Am 23. Mai 2017 versammeln sich Bürgerinnen und Bürger jeglichen Alters um 11.55 Uhr für etwa eine Stunde an zentralen Plätzen in unseren Städten (in Stuttgart auf dem Schlossplatz). Es soll ein möglichst buntes, vielfältiges Abbild unserer pluralen Gesellschaft entstehen. Indem die Versammelten die auszuteilenden bunten Gegenstände (z. B. bunte Stimmkarten DIN A3 mit GG/Artikel oder Präambel GG.) hochhalten, bekennen sie Farbe für Demokratie und eine offene Gesellschaft.

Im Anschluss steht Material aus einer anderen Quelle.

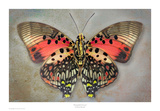 Shining Red Charaxes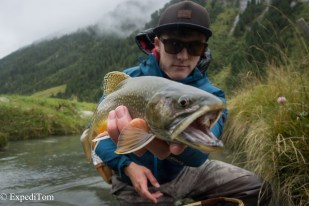 "Vicious arctic char on the ""secret indicator fly"""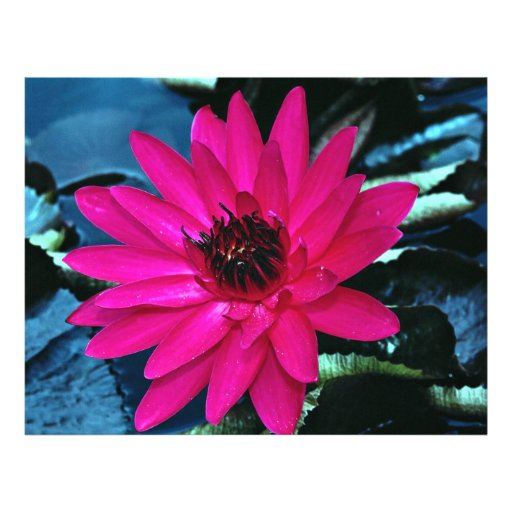 Water lily, tropical night flyer design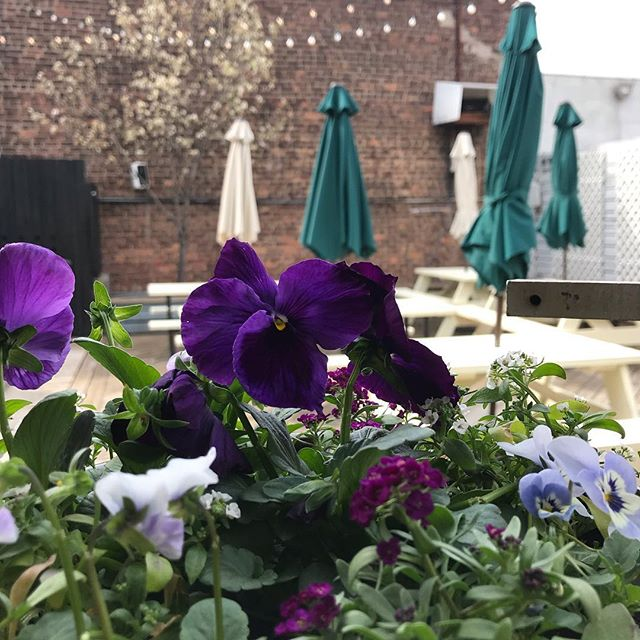 Spring has sprung bb 🌺 Happy Hour Food & Drinks all nite, let's celebrate 🥳 . . . #gowanus #gowanusbesthappyhour #brooklyn #backyard #brews #babes #localsonly
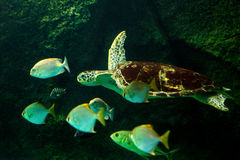 Sea turtle swimming in  museum aquarium. Sea turtle swimming in a museum aquarium Royalty Free Stock Photo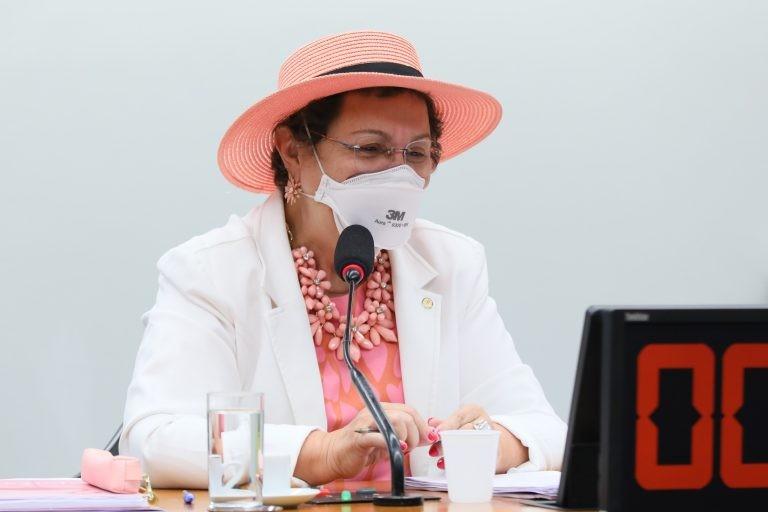 Tereza Nelma: população idosa LGBTI+ sofre dupla discriminação - (Foto: Najara Araujo/Câmara dos Deputados)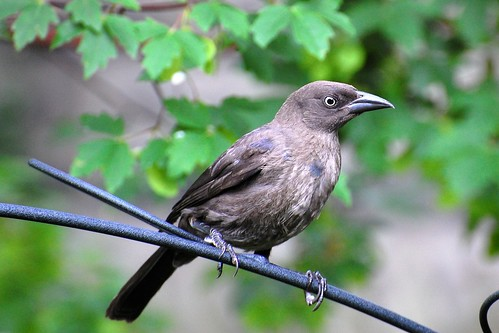 common grackle juvenile. Common Grackle, juvenile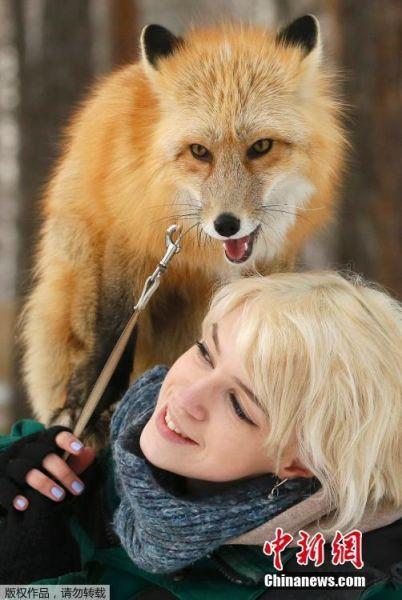 2月8日,俄罗斯克拉斯诺亚尔斯克Royev Ruchey动物园,一位动物园员工正在训练11个月大的红狐狸。这是该动物园驯养野生动物计划的一部分。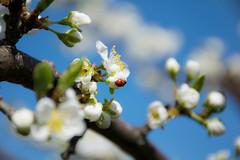 Nyckelpiga i plommontrdet (lenalaxhed) Tags: spring ladybug blommor plumblossom vr nyckelpiga plommon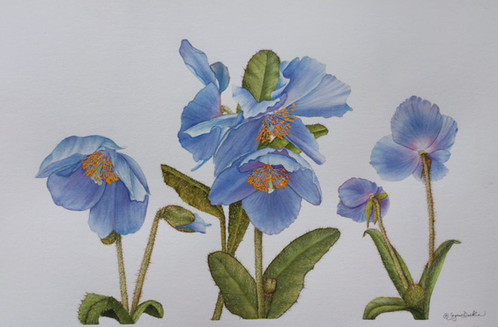 New Artwork Title     Blue Poppies_1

Die Versammelten sollen durch ihre Anwesenheit für sich sprechen. Eine Moderation und eine Versammlungsleitung begleitet die Aktion. Im Vorfeld bemühen die Aktionspartner sich, Menschen zu finden, die schlaglichtartig erzählen, was bestimmte Artikel des Grundgesetzes für sie bedeuten. Konkrete Erfahrungen wären dabei ansprechender als theoretische Sätze. Zum bunten Charakter trägt bei, dass die Partner durch Kleidung, Fahnen, Symbole sichtbar sind. Auch Livemusik als ein Element ist denkbar; gerade wenn auch darauf gezielt wird, einen spontanen „TeilnehmerInnenchor“ zu bekommen. Durch die Lage in der Mittagszeit sollen möglichst viele Menschen, gerade auch Berufstätige oder Schülerinnen und Schüler, erreicht werden.

Für Stuttgart gibt es daher die Idee, „Laugenparagraphen“ zu verteilen, um den Charakter einer aktiven Mittagspause zu verstärken.

Zum geplanten Charakter der Versammlung:

Im Vordergrund und Fokus stehen Personen und ihre positiven Erfahrung mit den Grundrechten, nicht Institutionen. Es soll keine Kundgebungen durch hohe Repräsentanten und Funktionäre geben.

Das entscheidende der Versammlung ist das entstehende bunte Gesamtbild und die Erfahrung gemeinsamen Engagements für unsere Demokratie. Deshalb soll auch die Opposition zu populistischen Tendenzen nicht selbständiges Thema sein. Sie ergibt sich aus den positiven Wertbekenntnissen. Für den Erfolg der Aktion ist es unabdingbar, zivilgesellschaftliche Organisationen und Zusammenschlüsse, Kirchen, Gewerkschaften, Betriebe, Verbände, Sportvereine, Gremien etc. zur Mitwirkung zu ermuntern.

Die Parteien sind als Partner bewusst nicht einbezogen, um den Vorwurf oder die Gefahr eines Vorwahlkampfes zu Lasten des eigentlichen Zieles zu vermeiden.